From a worldly perspective, we scoff at the idea of faith. We treat people who openly have faith as if they are mentally challenged. When we get down to it, practicing science also requires much faith. I have to have faith that there is some consistency in the universe. I have to have faith that there are natural laws at work even though I don’t know their origin and can’t read them plainly. I have to have faith that I’m actually measuring something and not merely the result of a rendering simulation. I have to have faith in my own senses to work well. I have to have faith in my brain to work properly. The faith required to derive any scientific result whatsoever is a great mountain. Anyone who says there is no faith or bias involved is simply being intellectually dishonest. We scoff at something that is necessary and good. We scoff at the idea of faith not because we are intelligent but because we are prideful.

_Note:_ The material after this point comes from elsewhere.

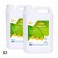 GREEN R RINSE HC Rinçage lave-vaisselle automatique (carton 2 x 5 lt)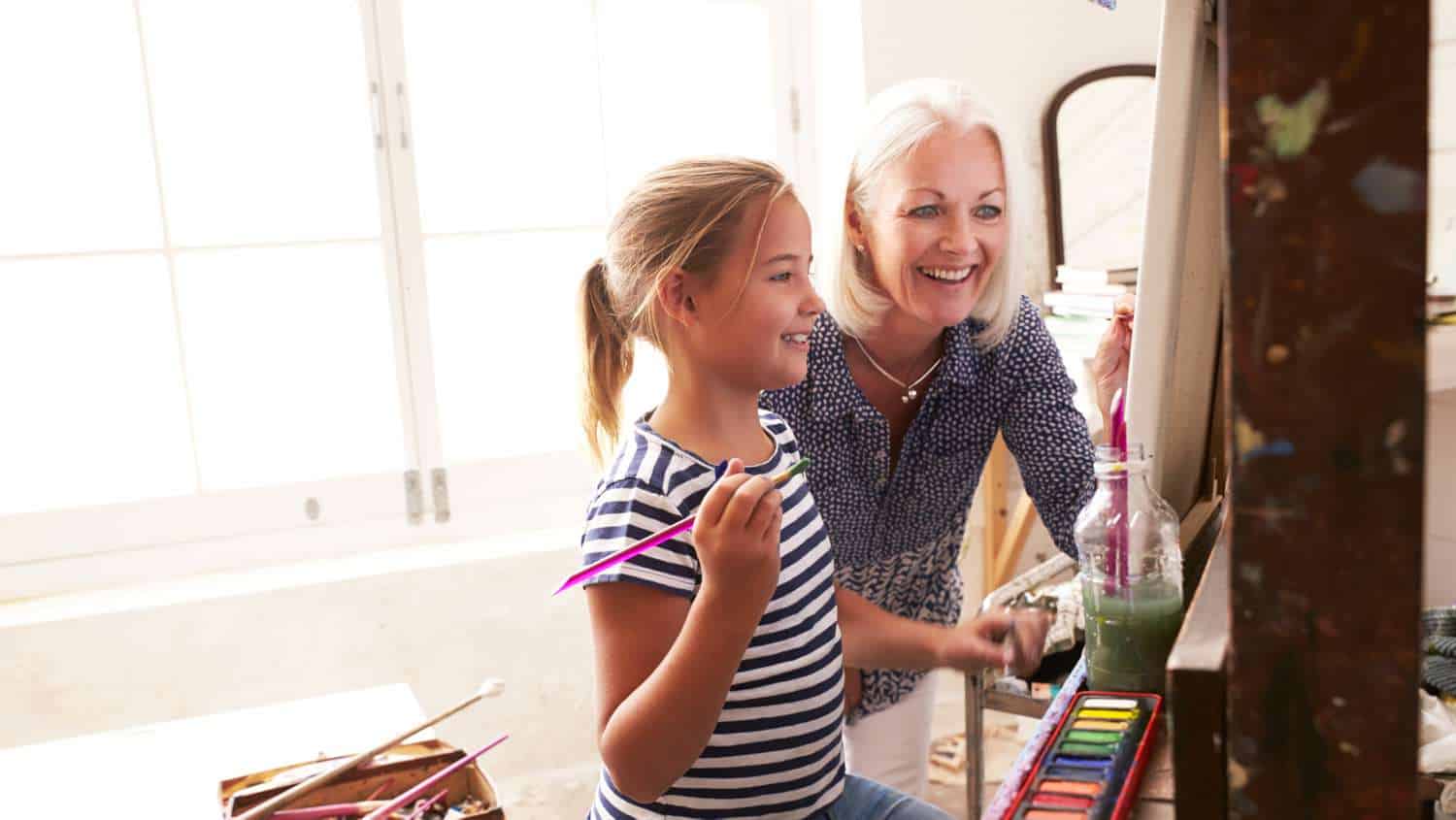 Her Legacy of Kindness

Pride leads us to be dishonest about ourselves. Pride causes us to think we have the final answer on any topic. Pride leads us to believe we can interpret so-called evidence the correct way. Pride leads us to think that anyone who believes something different is a lesser person. When we get down to it and really think about our conclusions, we realize that instead of factual knowledge, we all have faith-based belief based on our convictions. Based on our beliefs, we hold to narratives about origins or write new ones even though none of us observed it. On every side, we like to tell grand tales about how we got here and why we exist even though none of us were there to confirm it by observation. In this sense, even the modern day popular scientific movement is its own religion with its own prophets spinning narratives about origins, purpose, and an eventual end of the world. It has different modern terminology, sounds a little more intellectual, and comes with its own set of rituals, but it really is simply the newest religion on planet Earth. It’s based entirely on faith like everything else–so it really doesn’t offer anything new. In a thousand years, their religious texts will be set aside for the next thing.

In sum, it is dishonest to neglect faith in any pursuit. If we have to persuade ourselves and everyone else that we don’t live by faith, our worldview is probably completely wrong. Knowledge is difficult, if not impossible, to gain in any real way. Faith is the basis of all human belief–even if people choose to be dishonest about it.